Exercise description - Copy out the entries below word for word, beginning with the line that contains "How far removed" and continuing through the end of the entries. Leave the pictures out.

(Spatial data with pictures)
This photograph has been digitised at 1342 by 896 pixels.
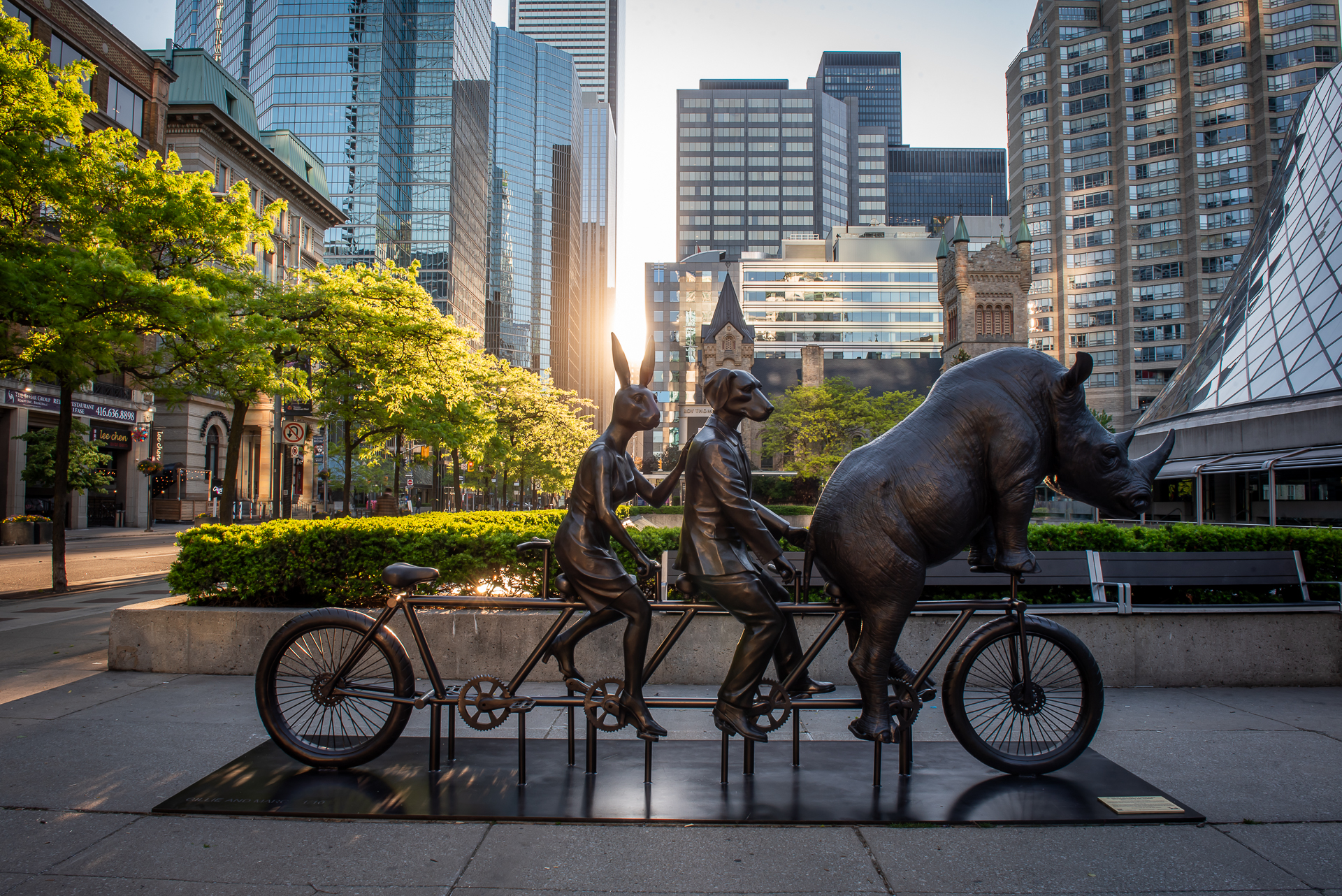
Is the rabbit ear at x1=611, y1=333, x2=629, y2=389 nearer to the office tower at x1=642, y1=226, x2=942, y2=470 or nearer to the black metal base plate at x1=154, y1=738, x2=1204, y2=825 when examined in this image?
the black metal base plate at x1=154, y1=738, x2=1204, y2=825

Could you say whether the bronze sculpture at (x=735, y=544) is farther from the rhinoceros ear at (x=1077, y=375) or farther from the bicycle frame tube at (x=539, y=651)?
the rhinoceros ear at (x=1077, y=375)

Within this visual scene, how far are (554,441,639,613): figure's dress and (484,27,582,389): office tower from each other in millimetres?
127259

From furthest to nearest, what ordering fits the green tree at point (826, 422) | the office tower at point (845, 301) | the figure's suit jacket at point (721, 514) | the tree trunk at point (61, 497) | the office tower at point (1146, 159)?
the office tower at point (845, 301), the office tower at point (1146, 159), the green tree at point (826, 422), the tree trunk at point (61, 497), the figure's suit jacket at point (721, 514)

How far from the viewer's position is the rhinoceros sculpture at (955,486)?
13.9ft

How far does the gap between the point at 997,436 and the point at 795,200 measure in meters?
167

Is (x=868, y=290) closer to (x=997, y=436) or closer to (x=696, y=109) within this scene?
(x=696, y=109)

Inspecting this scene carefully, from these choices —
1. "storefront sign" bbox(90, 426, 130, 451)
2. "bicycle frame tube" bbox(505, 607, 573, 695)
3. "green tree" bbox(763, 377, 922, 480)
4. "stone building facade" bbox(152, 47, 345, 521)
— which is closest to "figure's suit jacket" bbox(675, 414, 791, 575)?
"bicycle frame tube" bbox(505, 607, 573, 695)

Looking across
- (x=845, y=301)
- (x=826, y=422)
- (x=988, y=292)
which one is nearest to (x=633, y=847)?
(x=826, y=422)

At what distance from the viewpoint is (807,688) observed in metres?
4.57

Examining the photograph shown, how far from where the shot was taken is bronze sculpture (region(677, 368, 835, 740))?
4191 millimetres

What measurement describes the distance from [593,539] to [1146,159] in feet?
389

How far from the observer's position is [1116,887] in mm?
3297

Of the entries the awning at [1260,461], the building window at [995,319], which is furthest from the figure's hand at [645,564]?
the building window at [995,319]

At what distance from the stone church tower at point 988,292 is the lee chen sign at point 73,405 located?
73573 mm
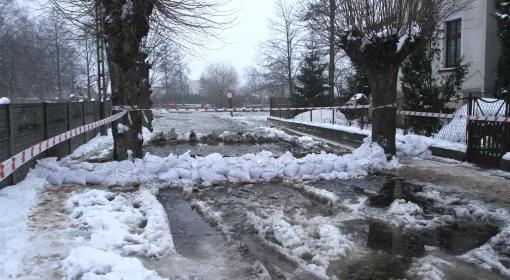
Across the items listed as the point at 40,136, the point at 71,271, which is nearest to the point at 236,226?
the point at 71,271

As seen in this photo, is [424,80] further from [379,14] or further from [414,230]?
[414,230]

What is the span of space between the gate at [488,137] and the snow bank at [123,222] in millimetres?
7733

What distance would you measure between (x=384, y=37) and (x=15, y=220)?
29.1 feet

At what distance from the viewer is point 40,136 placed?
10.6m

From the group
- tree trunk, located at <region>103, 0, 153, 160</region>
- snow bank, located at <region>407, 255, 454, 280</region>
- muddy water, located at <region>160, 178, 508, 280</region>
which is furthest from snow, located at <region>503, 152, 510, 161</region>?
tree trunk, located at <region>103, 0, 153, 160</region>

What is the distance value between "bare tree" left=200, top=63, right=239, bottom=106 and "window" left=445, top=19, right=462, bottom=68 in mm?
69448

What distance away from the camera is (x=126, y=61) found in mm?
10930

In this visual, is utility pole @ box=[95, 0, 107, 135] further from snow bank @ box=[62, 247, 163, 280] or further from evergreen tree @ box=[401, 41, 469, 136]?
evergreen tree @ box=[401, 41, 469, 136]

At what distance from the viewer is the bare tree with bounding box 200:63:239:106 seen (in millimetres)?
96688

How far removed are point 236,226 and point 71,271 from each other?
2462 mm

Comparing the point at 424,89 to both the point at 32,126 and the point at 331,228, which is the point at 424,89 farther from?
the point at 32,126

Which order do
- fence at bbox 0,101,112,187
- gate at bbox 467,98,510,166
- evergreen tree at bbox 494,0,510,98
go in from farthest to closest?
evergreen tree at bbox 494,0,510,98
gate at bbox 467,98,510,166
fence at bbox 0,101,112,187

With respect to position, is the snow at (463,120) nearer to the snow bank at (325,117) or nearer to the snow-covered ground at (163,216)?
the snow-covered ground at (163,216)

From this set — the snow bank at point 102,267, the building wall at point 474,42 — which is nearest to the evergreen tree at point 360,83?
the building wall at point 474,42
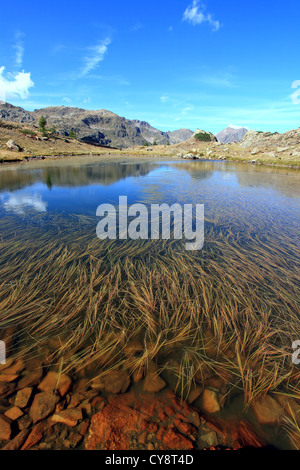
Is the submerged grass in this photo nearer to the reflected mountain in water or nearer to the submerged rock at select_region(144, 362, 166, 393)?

Exercise result -
How far removed are point 236,226 and point 71,271 from each other?
2462 mm

Comparing the point at 424,89 to both the point at 32,126 and the point at 331,228, which is the point at 424,89 farther from?
the point at 32,126

Which order do
- fence at bbox 0,101,112,187
- gate at bbox 467,98,510,166
- evergreen tree at bbox 494,0,510,98
go in from farthest to closest?
evergreen tree at bbox 494,0,510,98
gate at bbox 467,98,510,166
fence at bbox 0,101,112,187

With respect to position, is the snow at (463,120) nearer to the snow bank at (325,117) or nearer to the snow-covered ground at (163,216)?
the snow-covered ground at (163,216)

From this set — the snow bank at point 102,267, the building wall at point 474,42 — which is nearest to the evergreen tree at point 360,83?
the building wall at point 474,42
Is the submerged grass in this photo nearer to the reflected mountain in water or nearer to the submerged rock at select_region(144, 362, 166, 393)?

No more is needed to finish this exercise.